When second-line treatment for SCLC fails, another new treatment is also available that is expected to improve outcomes. Tarlatamab has emerged as a new bispecific T-cell-engaging antibody developed to target DLL3 and CD3.

“Small cell lung cancer is known as a type of neuroendocrine cancer, and DLL3 is abnormally expressed in small cell lung cancer. Tarlatamab is a drug that binds to CD3 on T-cells and binds to DLL3 on cancer cells, causing the immune cells to attack the cancer cells,” Professor Lee said, noting that it helps the immune cells better sensitize the cancer cells, increasing the effectiveness of the treatment.

“When we looked at the results of 10 mg or 100 mg of tarlatamab every two weeks in patients with small cell lung cancer who had failed previous treatments, the overall response rate was 40 percent and 32 percent,” Lee said. “We found that the 10 mg group had a higher response rate and fewer side effects.”

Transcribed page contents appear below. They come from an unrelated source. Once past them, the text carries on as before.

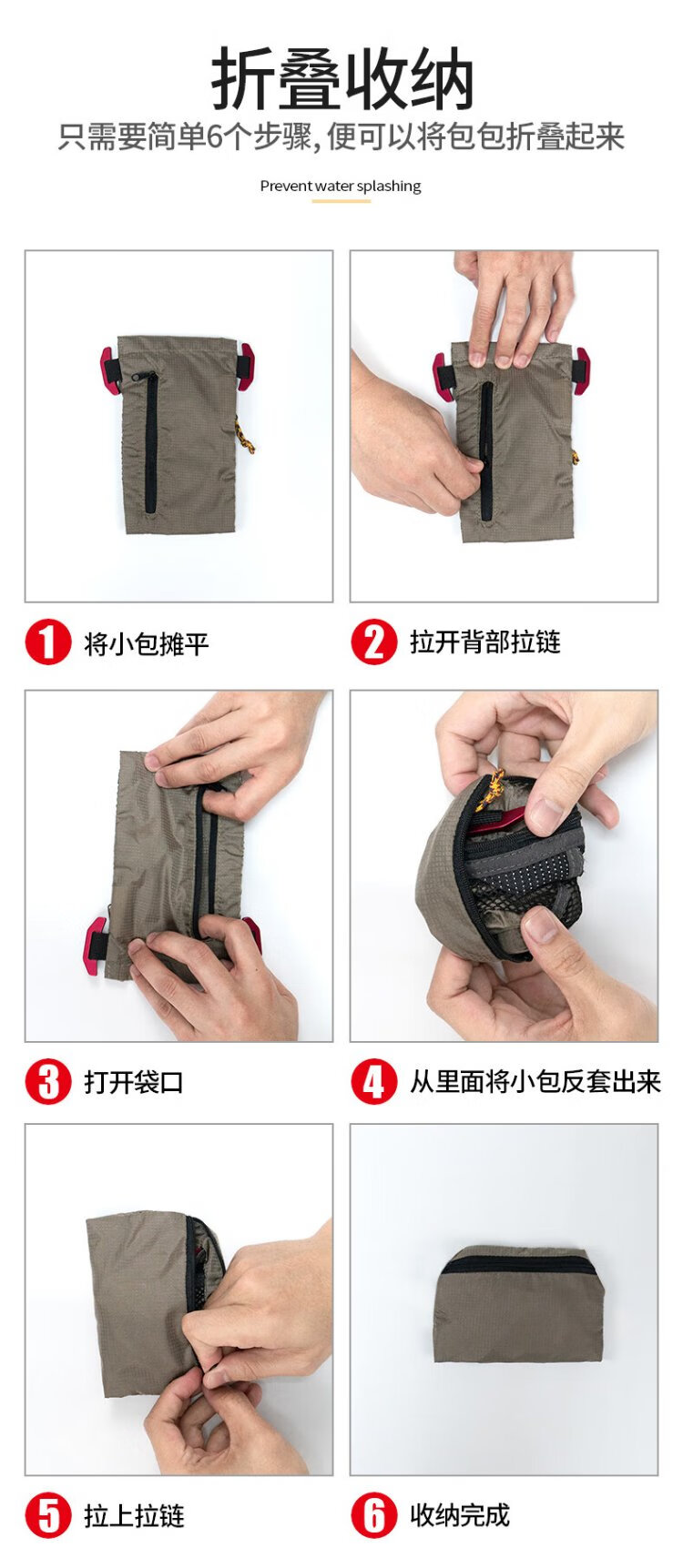 折叠收纳
只需要简单6个步骤，便可以将包包折叠起来

Prevent water splashing

1 将小包摊平

2 拉开背部拉链

3 打开袋口

4 从里面将小包反套出来

5 拉上拉链

6 收纳完成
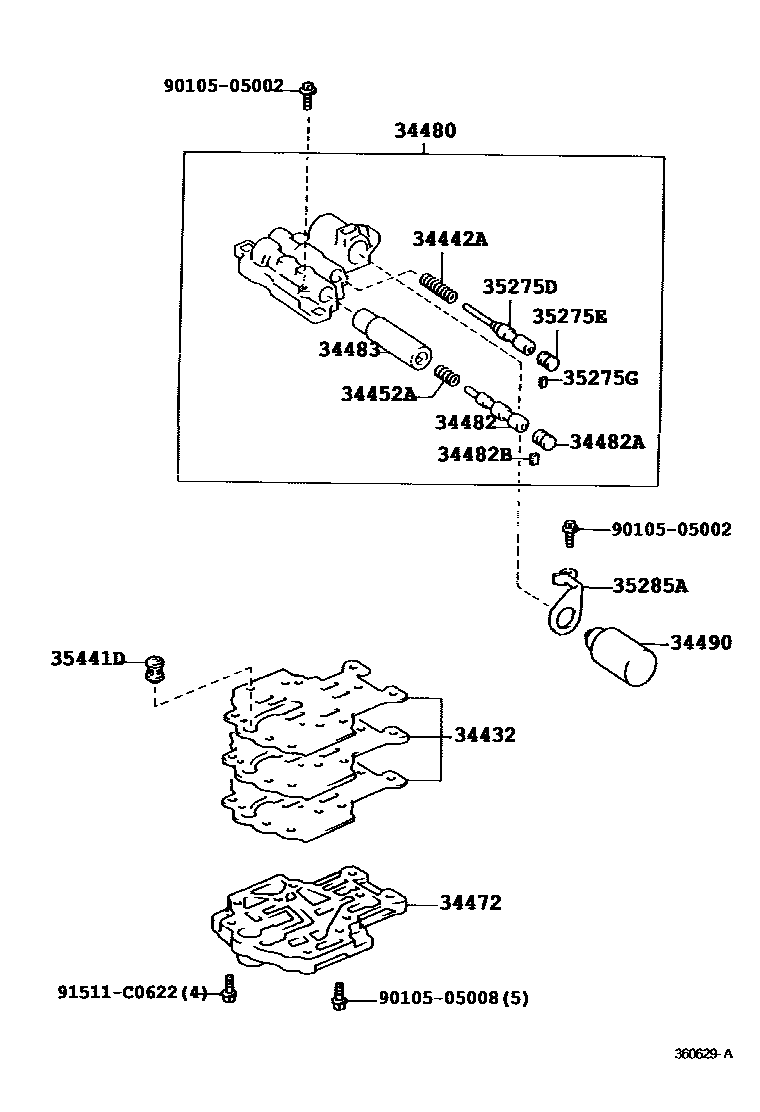 90105-05002

34480

34442A

35275D

35275E

34483

35275G

34452A

34482

34482A

34482B

90105-05002

35285A

34490

35441D

34432

34472

91511-C0622(4)

90105-05008(5)

360629-A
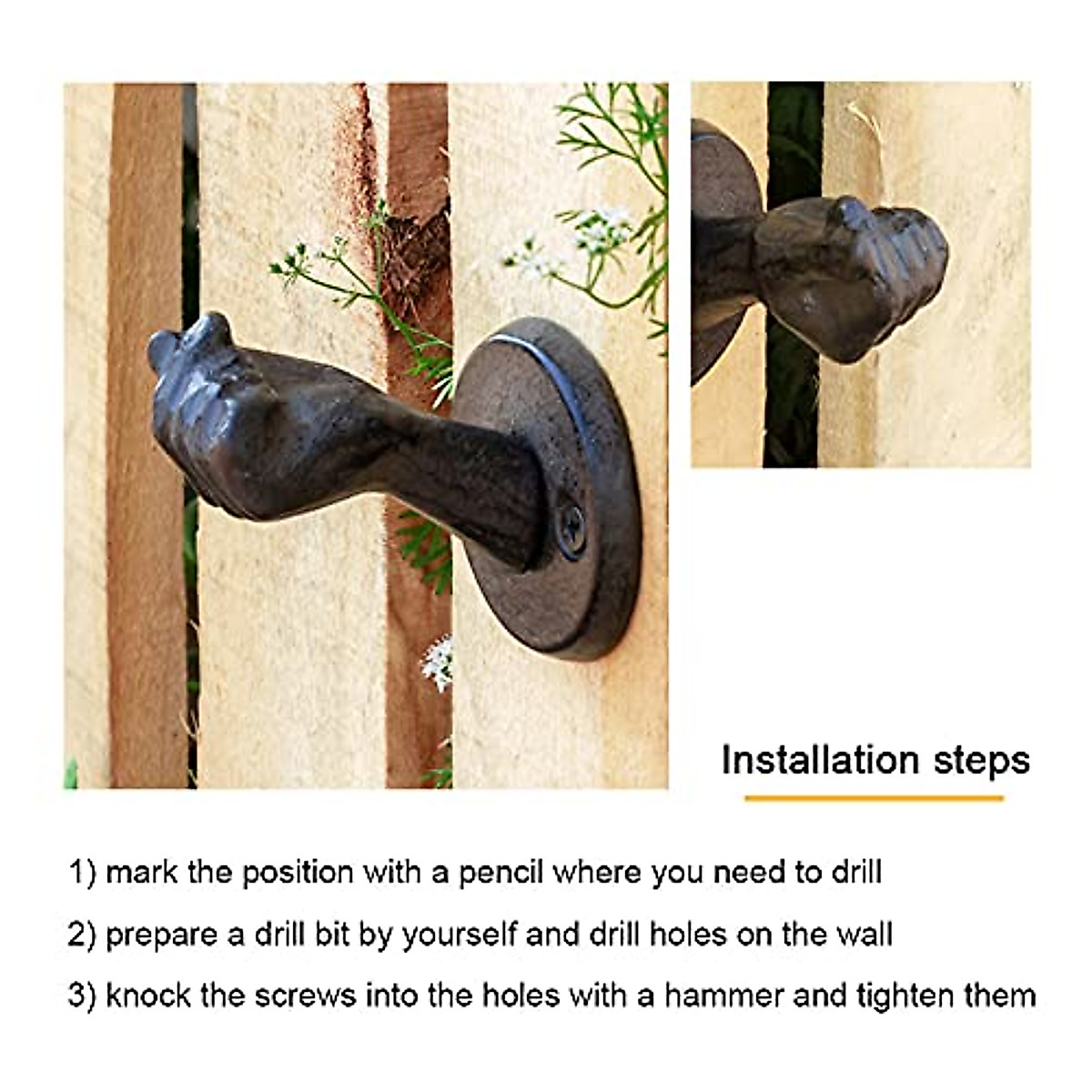 Installation steps

1) mark the position with a pencil where you need to drill

2) prepare a drill bit by yourself and drill holes on the wall

3) knock the screws into the holes with a hammer and tighten them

The higher objective response rate reported by patients who received 10 mg of tarlatamab every two weeks was likely due to lower side effects. “Patients responded better because they could continue for a little longer,” she explained.

The most common side effect of tarlatamab is cytokine release syndrome or cytokine storm. This is because tarlatamab causes immune cells to become overly active, resulting in symptoms including high fever and chills.

“Other symptoms may include rumbling, vomiting, and headache, which usually occur during the first or second dose, so conservative treatment with fluids is sufficient to continue treatment,” Professor Lee added.